■「ライン」から「ゾーン」への変更 2025年9月27日、明治安田J1リーグ第32節、ガンバ大阪対アルビレックス新潟戦が…

■「ライン」から「ゾーン」への変更

 2025年9月27日、明治安田J1リーグ第32節、ガンバ大阪対アルビレックス新潟戦がパナソニックスタジアム吹田で行われた。

 試合は、4ー2でG大阪が勝利した。G大阪も新潟も、ともにシステムは「1-4-2-3-1」でミラーゲームの様相を呈す。しかし、システムは同じだけれども、選手個々のスキルの差は明らかである。新潟にしてみれば、そうした差異をチームの連携でもって打ち破りたい。一方のG大阪は、ディフェンス(以下、DF)には人数をかけて守って、攻撃時にはカウンターでもって、最終ラインが不安定な新潟の守備網を突破したい。

 4連勝のG大阪と12試合勝ちから遠ざかっている新潟。G大阪は、AFCチャンピオンズリーグ2グループFでラーチャブリーと10月2日に対戦する。新潟戦をどんなメンバーで組んでくるのかを見ていると、ほぼベストメンバーで立ち向かってきた。かたや新潟は、第31節の名古屋グランパス戦から奥村仁だけを変更してきた。助っ人のマテウス・モラエスとブーダは、ベンチスタートとなる。

 入江徹監督が就任した当初は、守備からチームを作り直そうとしていた。4バックでのラインディフェンスを採用している。

 最終ラインを統一して、オフサイドを取りに行くやり方である。実際に、何度か相手を守備の網に囲い込むことができた。しかし、ラインコントロールがそろわずに、DFの背後を取られて失点する機会が増えていった。しばらくしたら、ラインディフェンスをやめてゾーンディフェンスで守るやり方に変わっていた。

■監督の「求心力」がなくなったのか

 そのあたりから、DF陣の人選も迷走をし始めて、現在に至っているのである。夏の移籍期間で7人の選手が加入したが、DF陣はあまり代わり映えしない。

 厳しいことを書けば、このDF陣のメンバーでJ1を戦うのは厳しい。サイドバック(以下、SB)はスピードがなく、相手にいつも競り負けている。センターバック(以下、CB)はチャレンジとカバーの関係性を築けずに常にどちらかが一歩遅れてしまう。ボランチはピンチでも戻りが遅く、責任感のあるプレーが見られない。

 マイナス面を上げればキリがないのだが、このレベルのDFでは試合に勝つことは難しい。

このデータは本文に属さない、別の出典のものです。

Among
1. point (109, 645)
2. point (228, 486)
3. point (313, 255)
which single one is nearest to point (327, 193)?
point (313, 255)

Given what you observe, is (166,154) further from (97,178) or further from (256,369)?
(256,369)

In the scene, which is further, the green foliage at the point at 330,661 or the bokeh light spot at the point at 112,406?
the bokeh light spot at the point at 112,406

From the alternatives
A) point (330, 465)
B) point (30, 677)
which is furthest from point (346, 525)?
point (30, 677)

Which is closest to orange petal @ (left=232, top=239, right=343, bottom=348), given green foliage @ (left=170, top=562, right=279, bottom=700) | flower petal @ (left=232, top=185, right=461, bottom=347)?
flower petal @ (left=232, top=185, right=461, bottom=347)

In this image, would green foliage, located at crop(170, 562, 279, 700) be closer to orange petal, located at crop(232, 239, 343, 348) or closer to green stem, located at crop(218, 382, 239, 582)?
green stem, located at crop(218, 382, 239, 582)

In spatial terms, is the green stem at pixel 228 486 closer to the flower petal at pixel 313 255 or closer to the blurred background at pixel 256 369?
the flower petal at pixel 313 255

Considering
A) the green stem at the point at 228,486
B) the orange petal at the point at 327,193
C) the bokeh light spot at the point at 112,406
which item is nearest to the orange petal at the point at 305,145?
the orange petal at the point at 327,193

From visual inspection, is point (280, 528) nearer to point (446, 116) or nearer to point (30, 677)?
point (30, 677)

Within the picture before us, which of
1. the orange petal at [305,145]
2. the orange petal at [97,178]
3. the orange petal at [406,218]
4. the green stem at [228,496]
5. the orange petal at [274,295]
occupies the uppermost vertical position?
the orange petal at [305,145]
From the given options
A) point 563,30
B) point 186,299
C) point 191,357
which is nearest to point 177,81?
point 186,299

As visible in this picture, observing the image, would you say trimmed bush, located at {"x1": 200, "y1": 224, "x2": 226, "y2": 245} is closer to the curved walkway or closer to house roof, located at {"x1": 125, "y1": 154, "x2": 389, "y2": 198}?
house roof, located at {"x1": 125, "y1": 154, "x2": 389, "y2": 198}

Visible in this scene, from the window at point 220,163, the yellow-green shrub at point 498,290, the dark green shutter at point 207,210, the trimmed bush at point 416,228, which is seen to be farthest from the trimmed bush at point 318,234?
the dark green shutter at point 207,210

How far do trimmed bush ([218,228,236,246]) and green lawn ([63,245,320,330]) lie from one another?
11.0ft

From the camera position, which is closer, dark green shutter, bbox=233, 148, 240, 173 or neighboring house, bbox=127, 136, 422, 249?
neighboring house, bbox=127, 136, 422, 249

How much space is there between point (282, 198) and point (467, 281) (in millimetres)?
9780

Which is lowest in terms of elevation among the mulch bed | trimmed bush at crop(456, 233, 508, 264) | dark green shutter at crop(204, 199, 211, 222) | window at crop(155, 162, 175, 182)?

連敗の原因は明らかであるのだ。

 一方、攻撃に関しては、G大阪戦の2得点をみればわかるように、トレーニングで反復した内容が実戦で行われていることがよくわかる。バイタルエリアでボールを持った新潟を、相手は脅威に感じているはずである。

 細かいパス回しから局面を打開する力は十分に持っている。このように新潟のポジティブな面では、破壊力十分な攻撃力があげられる。

 しかし、先制点をあげても同点にされて、再び逆転してもすぐに同点にされる。そのうちに、相手のスピードにDF陣がついて行けなくなって失点を重ねる。

 失点はDF陣だけの問題ではない、ということは確かなことだが、新潟は前線がハイプレスをかけるわけでもなく、ビルドアップの際に相手がボールを持っていいというやり方を取るので、いっそうDFの負担が増えていくのである。

 これは試合を見ての感想だが、もはや現状は「選手が自分たちのやりたいサッカー」をやっているだけにしか映らない。

 それは、ボールをゴールキーパー(以後、GK)からつないでゲームを作っていくサッカーである。私は相当に厳しいことを言っている自覚はあるのだが、「選手が主体となって作るサッカー」をおこなっているチームが強かったためしがない。

 つまり、ラインコントロールを中心にした守備をする、入江監督が目指したサッカーで勝てなくなったときに、入江監督の求心力はなくなっていって、選手主導のサッカーになってしまったのではないのか、という疑念を抱いているのだ。